Carpal Tunnel Syndrome (CTS) is a condition where the median nerve that arises in the neck and travels through the shoulder, arm, and into the hand becomes compressed. Compression of the median nerve results in tingling, numbness, pain and/or weakness that affects the 2nd, 3rd, and thumb-side half of the 4th fingers. It can wake sufferers up in the middle of the night, forcing them to have to shake the hand and flick the fingers to “wake it up.” This can occur multiples times a night, making for a long next day! We’ve discussed chiropractic management strategies such as manipulation/mobilization of the neck, shoulder, elbow, wrist and hand, the use of a cock-up splint (especially at night and at times when driving), but more information regarding the use of nutritional supplementation is lacking; hence the purpose of this Health Update!

DATA SHOWN —
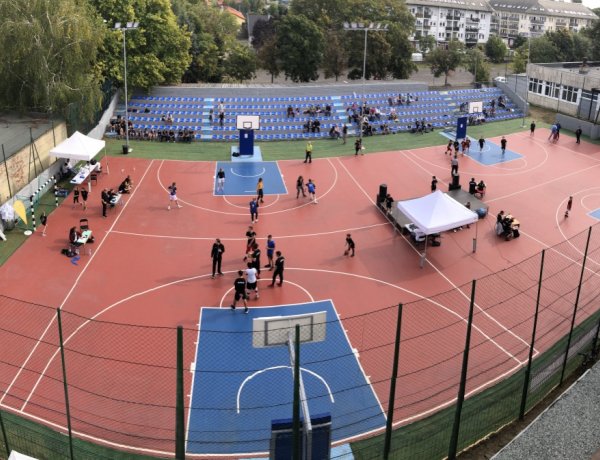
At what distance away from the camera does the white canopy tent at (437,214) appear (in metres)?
22.7

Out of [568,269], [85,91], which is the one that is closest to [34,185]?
[85,91]

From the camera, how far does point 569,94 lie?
156ft

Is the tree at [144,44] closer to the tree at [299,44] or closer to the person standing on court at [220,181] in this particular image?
the tree at [299,44]

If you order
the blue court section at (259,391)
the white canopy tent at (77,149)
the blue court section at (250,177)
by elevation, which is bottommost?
the blue court section at (259,391)

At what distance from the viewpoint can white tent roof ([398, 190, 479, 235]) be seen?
22734 millimetres

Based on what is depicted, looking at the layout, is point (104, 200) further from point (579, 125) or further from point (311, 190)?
point (579, 125)

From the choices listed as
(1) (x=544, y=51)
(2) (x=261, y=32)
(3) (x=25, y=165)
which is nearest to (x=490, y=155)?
(3) (x=25, y=165)

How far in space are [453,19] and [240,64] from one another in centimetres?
7265

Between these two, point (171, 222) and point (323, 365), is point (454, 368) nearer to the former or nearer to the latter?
point (323, 365)

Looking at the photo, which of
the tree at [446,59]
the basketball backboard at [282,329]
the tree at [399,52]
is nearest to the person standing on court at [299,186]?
the basketball backboard at [282,329]

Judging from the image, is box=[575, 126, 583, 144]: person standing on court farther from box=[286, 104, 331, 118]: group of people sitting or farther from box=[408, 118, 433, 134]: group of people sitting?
box=[286, 104, 331, 118]: group of people sitting

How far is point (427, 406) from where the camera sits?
15289mm

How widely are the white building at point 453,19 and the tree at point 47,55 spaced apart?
302ft

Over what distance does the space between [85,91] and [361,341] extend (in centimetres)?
2303
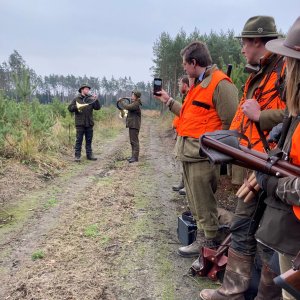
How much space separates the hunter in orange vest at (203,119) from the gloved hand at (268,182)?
1.49m

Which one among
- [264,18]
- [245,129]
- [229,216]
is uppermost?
[264,18]

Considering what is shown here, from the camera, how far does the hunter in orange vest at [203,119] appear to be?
3494mm

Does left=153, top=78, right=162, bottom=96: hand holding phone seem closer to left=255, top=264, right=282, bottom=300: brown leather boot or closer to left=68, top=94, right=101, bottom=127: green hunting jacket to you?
left=255, top=264, right=282, bottom=300: brown leather boot

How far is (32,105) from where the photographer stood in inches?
415

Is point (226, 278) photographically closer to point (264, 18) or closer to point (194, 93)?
point (194, 93)

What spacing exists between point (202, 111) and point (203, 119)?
0.08 metres

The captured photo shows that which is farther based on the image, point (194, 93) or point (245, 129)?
point (194, 93)

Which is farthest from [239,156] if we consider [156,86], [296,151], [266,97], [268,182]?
[156,86]

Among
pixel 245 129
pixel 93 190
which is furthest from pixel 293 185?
pixel 93 190

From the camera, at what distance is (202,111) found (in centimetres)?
355

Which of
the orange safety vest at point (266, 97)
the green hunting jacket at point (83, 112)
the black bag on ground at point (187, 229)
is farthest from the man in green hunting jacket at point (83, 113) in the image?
the orange safety vest at point (266, 97)

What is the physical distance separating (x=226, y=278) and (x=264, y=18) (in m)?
2.09

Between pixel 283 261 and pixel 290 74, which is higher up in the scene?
pixel 290 74

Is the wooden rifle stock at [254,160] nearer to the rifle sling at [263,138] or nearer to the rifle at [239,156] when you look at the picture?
the rifle at [239,156]
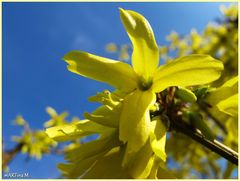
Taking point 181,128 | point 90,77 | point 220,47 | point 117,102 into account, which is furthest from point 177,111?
point 220,47

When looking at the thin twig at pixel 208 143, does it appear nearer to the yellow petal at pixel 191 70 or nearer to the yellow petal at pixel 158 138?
the yellow petal at pixel 158 138

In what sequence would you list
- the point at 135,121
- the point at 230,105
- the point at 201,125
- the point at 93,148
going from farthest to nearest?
the point at 230,105 < the point at 201,125 < the point at 93,148 < the point at 135,121

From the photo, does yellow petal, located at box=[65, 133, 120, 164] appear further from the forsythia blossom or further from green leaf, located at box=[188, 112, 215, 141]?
green leaf, located at box=[188, 112, 215, 141]

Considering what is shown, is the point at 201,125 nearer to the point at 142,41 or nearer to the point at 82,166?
the point at 142,41

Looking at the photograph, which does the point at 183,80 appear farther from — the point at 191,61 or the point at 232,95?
the point at 232,95

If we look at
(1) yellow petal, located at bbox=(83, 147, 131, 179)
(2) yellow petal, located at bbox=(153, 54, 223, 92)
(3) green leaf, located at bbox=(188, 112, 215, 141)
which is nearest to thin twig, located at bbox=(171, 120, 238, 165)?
(3) green leaf, located at bbox=(188, 112, 215, 141)

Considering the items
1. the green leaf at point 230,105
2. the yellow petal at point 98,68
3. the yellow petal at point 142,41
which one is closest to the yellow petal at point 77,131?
the yellow petal at point 98,68

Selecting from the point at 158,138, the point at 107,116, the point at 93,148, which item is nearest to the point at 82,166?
the point at 93,148
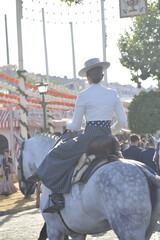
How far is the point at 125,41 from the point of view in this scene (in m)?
46.0

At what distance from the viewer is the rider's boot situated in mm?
7125

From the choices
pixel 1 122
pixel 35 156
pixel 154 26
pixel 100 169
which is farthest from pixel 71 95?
pixel 100 169

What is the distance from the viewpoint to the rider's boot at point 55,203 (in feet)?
23.4

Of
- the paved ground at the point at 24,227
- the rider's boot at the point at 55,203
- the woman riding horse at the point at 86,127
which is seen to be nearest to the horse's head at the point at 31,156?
the woman riding horse at the point at 86,127

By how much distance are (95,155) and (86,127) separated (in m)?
0.51

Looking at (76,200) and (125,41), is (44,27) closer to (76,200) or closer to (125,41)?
(125,41)

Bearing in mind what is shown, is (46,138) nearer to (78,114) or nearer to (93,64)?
(78,114)

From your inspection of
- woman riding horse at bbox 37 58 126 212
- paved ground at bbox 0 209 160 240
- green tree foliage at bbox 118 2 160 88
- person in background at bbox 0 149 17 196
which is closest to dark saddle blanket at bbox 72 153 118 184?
woman riding horse at bbox 37 58 126 212

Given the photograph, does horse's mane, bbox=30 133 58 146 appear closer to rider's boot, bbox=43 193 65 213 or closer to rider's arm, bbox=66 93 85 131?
rider's arm, bbox=66 93 85 131

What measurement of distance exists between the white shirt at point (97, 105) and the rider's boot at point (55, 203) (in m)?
0.85

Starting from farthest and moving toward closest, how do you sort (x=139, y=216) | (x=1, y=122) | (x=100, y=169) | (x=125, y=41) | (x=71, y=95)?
(x=125, y=41) < (x=1, y=122) < (x=71, y=95) < (x=100, y=169) < (x=139, y=216)

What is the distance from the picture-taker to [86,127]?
726cm

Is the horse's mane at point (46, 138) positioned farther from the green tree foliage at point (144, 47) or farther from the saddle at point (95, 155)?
the green tree foliage at point (144, 47)

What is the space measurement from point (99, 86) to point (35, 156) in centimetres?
181
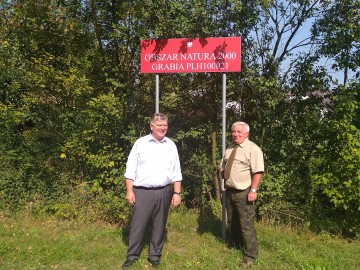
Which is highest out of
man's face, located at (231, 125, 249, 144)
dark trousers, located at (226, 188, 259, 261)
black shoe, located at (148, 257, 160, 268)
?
man's face, located at (231, 125, 249, 144)

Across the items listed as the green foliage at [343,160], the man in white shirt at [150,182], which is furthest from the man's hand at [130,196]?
the green foliage at [343,160]

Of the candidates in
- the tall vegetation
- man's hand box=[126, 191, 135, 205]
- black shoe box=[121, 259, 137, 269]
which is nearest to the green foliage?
the tall vegetation

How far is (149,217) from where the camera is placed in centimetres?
429

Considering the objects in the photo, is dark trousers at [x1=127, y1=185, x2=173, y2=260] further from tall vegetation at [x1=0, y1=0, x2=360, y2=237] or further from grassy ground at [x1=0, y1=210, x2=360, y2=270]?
tall vegetation at [x1=0, y1=0, x2=360, y2=237]

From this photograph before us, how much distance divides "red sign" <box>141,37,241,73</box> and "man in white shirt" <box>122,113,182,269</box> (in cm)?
122

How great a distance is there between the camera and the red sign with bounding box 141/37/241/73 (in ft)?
16.5

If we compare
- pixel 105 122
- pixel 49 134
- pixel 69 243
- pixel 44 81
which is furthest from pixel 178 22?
pixel 69 243

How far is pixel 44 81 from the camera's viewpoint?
5.63 meters

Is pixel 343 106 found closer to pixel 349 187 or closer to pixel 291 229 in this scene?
pixel 349 187

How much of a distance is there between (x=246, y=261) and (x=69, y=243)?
7.63ft

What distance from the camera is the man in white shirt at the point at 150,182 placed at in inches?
165

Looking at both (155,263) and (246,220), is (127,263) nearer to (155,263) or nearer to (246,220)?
(155,263)

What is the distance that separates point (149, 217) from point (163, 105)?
1.96 meters

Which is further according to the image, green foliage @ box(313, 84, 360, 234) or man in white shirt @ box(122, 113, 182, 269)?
green foliage @ box(313, 84, 360, 234)
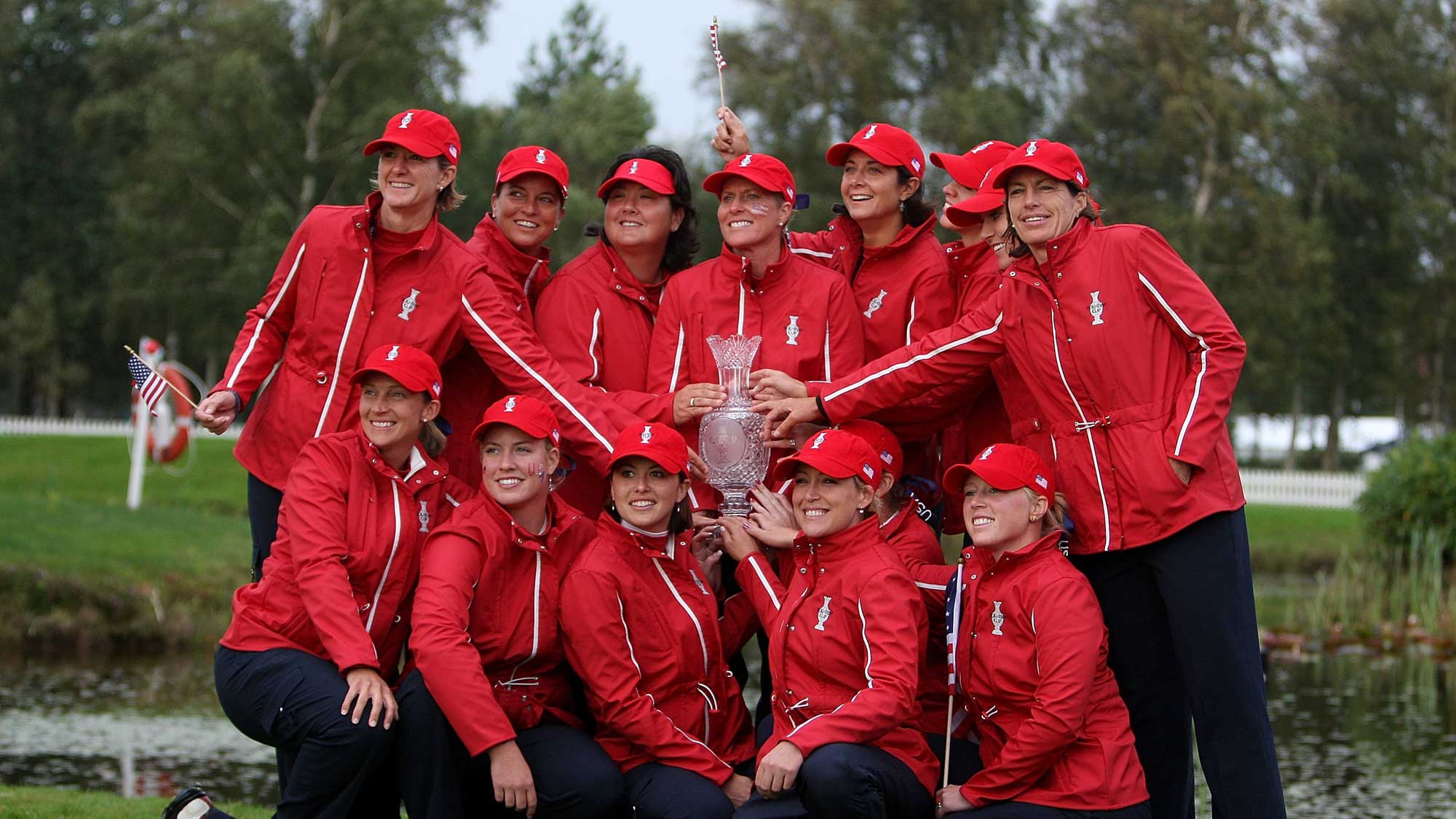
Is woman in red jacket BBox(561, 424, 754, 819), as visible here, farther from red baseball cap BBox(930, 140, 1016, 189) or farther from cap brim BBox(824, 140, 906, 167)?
red baseball cap BBox(930, 140, 1016, 189)

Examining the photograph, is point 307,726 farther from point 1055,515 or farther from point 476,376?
point 1055,515

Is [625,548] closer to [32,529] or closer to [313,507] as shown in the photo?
[313,507]

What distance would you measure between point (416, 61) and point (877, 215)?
31.8 meters

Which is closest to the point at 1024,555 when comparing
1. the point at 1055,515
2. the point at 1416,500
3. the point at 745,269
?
the point at 1055,515

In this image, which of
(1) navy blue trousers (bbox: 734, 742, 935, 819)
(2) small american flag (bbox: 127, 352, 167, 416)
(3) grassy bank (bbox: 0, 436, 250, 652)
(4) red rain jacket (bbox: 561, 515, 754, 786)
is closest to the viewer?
(1) navy blue trousers (bbox: 734, 742, 935, 819)

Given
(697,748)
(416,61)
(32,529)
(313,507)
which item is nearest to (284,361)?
(313,507)

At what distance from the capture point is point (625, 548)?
17.0 ft

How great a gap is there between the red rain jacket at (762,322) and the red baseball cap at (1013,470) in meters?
0.90

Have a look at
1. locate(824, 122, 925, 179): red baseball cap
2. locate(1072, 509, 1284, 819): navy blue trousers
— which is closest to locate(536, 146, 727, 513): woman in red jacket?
locate(824, 122, 925, 179): red baseball cap

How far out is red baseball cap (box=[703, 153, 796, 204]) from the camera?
18.2 ft

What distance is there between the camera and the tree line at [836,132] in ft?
114

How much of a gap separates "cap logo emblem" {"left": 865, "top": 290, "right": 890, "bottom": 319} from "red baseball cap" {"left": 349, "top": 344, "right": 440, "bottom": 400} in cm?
172

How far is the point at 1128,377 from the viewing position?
16.0ft

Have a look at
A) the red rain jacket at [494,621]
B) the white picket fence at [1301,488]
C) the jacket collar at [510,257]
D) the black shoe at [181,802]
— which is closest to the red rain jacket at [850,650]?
the red rain jacket at [494,621]
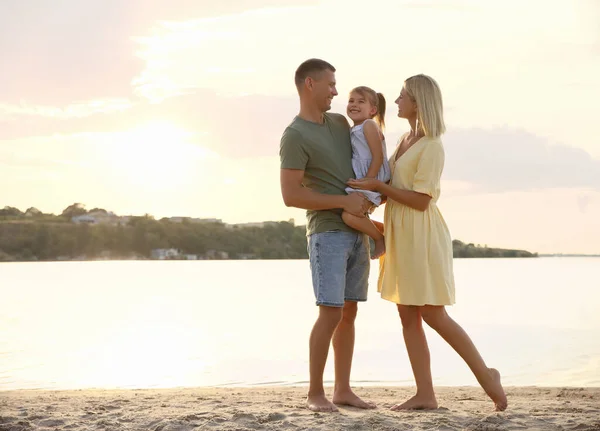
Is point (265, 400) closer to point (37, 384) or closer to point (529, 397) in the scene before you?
point (529, 397)

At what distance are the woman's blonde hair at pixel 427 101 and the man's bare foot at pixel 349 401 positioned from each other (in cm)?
189

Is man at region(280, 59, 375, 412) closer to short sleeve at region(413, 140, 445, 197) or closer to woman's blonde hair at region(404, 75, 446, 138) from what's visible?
short sleeve at region(413, 140, 445, 197)

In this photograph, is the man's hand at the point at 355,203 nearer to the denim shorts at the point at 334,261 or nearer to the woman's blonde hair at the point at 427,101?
the denim shorts at the point at 334,261

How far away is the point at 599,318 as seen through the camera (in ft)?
60.8

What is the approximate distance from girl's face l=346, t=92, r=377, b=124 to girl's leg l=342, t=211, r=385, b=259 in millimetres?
647

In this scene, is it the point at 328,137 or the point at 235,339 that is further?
the point at 235,339

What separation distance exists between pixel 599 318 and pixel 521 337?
480 cm

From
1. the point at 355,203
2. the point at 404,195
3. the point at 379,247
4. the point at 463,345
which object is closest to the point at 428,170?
the point at 404,195

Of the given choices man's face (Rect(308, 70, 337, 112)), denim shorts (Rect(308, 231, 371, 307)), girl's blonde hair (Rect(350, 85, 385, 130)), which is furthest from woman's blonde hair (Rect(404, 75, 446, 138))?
denim shorts (Rect(308, 231, 371, 307))

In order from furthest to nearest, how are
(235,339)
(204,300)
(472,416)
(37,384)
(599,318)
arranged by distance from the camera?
(204,300) → (599,318) → (235,339) → (37,384) → (472,416)

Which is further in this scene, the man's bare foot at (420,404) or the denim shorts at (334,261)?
the man's bare foot at (420,404)

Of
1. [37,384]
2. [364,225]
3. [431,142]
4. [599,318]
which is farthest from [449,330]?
[599,318]

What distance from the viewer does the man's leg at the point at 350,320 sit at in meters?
5.56

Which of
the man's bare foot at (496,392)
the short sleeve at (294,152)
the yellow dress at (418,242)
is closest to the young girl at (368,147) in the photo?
the yellow dress at (418,242)
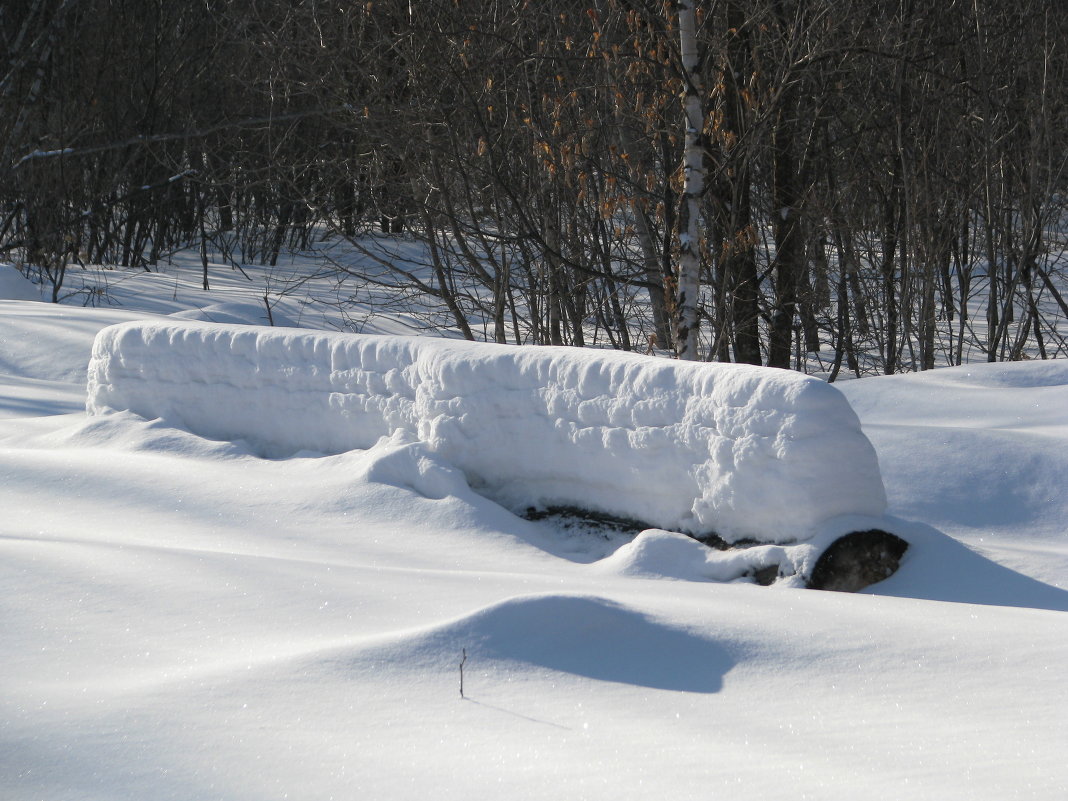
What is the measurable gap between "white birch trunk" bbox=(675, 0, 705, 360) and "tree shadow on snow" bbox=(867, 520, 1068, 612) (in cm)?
271

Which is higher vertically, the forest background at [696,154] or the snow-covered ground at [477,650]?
the forest background at [696,154]

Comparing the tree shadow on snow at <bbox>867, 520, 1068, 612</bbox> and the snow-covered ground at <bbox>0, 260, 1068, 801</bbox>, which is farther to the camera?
the tree shadow on snow at <bbox>867, 520, 1068, 612</bbox>

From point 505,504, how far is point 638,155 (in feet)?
14.4

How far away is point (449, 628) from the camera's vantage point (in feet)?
9.43

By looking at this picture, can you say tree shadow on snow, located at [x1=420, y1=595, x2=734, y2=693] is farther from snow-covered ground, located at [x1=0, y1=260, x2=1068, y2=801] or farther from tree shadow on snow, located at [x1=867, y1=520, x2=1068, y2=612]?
tree shadow on snow, located at [x1=867, y1=520, x2=1068, y2=612]

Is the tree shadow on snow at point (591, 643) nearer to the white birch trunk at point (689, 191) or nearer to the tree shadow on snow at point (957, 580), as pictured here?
the tree shadow on snow at point (957, 580)

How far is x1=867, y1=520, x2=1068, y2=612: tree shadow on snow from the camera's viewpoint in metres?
4.11

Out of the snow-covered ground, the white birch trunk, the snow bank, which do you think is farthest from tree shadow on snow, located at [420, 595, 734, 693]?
the white birch trunk

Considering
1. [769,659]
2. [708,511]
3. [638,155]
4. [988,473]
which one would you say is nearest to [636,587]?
[708,511]

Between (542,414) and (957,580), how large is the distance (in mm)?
1817

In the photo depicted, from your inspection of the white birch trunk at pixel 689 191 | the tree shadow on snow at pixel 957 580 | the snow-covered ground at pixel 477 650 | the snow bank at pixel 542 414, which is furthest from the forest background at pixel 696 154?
→ the snow-covered ground at pixel 477 650

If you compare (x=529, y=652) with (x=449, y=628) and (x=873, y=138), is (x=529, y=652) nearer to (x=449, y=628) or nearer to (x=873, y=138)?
(x=449, y=628)

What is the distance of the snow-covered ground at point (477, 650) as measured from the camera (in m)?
2.29

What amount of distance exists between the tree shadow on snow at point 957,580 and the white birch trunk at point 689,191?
2715 mm
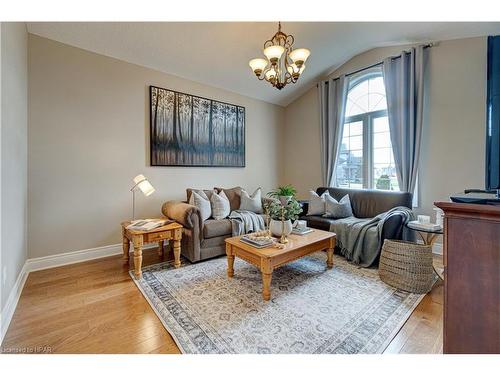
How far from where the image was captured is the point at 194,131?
392 centimetres

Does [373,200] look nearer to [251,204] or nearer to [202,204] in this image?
[251,204]

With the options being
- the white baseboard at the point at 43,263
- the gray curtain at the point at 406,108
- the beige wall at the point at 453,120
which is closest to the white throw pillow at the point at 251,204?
the white baseboard at the point at 43,263

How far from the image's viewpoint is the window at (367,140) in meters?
3.96

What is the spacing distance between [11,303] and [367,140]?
4.98 meters

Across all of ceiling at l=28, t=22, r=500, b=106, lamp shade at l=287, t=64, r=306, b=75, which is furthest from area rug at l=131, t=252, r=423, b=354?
ceiling at l=28, t=22, r=500, b=106

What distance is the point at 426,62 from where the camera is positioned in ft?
11.2

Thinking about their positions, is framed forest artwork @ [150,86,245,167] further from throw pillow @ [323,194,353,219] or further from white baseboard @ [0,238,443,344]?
throw pillow @ [323,194,353,219]

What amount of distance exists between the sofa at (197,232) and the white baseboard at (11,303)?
1555mm

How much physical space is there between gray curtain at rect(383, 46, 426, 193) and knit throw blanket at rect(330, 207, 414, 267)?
763 millimetres

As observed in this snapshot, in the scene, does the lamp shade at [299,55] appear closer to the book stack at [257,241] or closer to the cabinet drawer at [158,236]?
the book stack at [257,241]

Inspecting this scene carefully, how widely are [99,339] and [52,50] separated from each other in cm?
323

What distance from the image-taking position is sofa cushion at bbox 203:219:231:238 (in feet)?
9.87
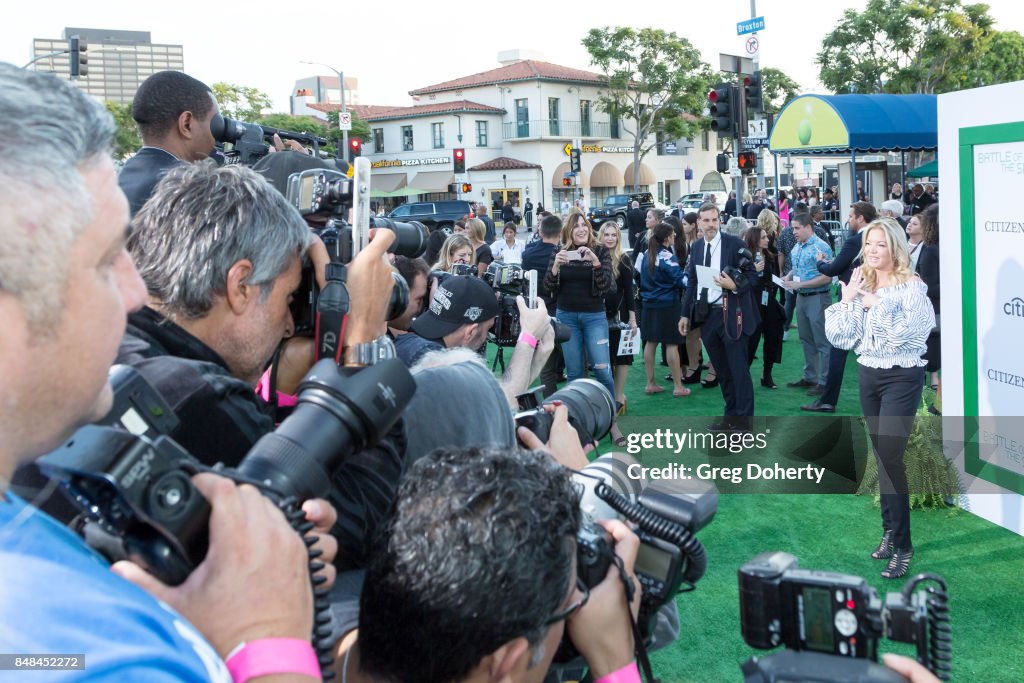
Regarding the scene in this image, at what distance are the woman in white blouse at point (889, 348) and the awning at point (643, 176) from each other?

ACTIVITY LIST —
1 > In the carpal tunnel syndrome text, which fingers are affected when the median nerve is compressed?
2 > Continue the carpal tunnel syndrome text from its last sentence.
The items are separate material, unrelated to the carpal tunnel syndrome text.

RESPONSES PER TASK —
1 > The 2nd and 3rd fingers and the thumb-side half of the 4th finger.

2 >
 

Let’s look at what we are trying to accomplish by nutritional approaches for CTS:

  1. Anti-inflammation: Because of stomach, liver, and kidney side effects, NSAIDs such as ibuprofen, aspirin, and others may not be your best choice. Rather, consider Turmeric (300 mcg), Ginger (100 mg), Boswellia (100 mg), Rosemary (100 mg), Bioflavonoid (100 mg), Bromelain (50 mg), Vitamin C (1-3 grams/day), Vitamin E (400 IU/day), Vitamin D3 (2000-5000 IU/day), Vitamin B-complex (especially B6, 9, and 12).
  2. Muscle relaxation: Calcium (1500mg/day), Magnesium (400 mg/day), Potassium, valerian root (vervain), B-Complex, L-Arginine, Rosemary, Catnip, Kava root, Chamomile, Cayenne Pepper, Horseradish, Lavender, Licorice, Devil’s Claw.
  3. Nerve repair: Folate (B9), B12 (cobalamin), Vitamin D3, B1 (Thiamin; minimum: 1.2mg/day), B5 (Pantothenic acid), B3 (niacin; minimum 16 mg/day), B12.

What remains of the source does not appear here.